I know this is off topic, but what do you consider the scariest horror film ever made? Maybe this is already a post but I'm just curious what you consider the scariest. Not necessarily your favorite, or the best film from a cinematic or writing/acting standpoint, but just balls to the wall friggin scariest?


----------



## edwood saucer (Aug 21, 2006)

Saw the Grindhouse preview on that movie awards show...

I about fell over - they have captured early 70s drive-in to a tee.

I enjoy talking about movies - and enjoy hearing what other folks have to say. This has been a good thread.


----------



## Sinister (Apr 18, 2004)

johnnythunder said:


> Thanks for the reply and your thoughts, bud.
> 
> I know this is off topic, but what do you consider the scariest horror film ever made? Maybe this is already a post but I'm just curious what you consider the scariest. Not necessarily your favorite, or the best film from a cinematic or writing/acting standpoint, but just balls to the wall friggin scariest?
::::
§ Challenge A
Which usernames appear in the horror-film thread? List every one.
§ Challenge B
Print a passage from the horror-film thread exactly: begin at the words containing "## edwood saucer" and stop after "(Apr 18, 2004)".

§ Available data
::::
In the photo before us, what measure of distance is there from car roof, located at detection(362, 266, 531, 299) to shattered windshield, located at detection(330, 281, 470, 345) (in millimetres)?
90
::::
§ Correct result A
edwood saucer
Sinister
johnnythunder

§ Correct result B
## edwood saucer (Aug 21, 2006)

Saw the Grindhouse preview on that movie awards show...

I about fell over - they have captured early 70s drive-in to a tee.

I enjoy talking about movies - and enjoy hearing what other folks have to say. This has been a good thread.


----------



## Sinister (Apr 18, 2004)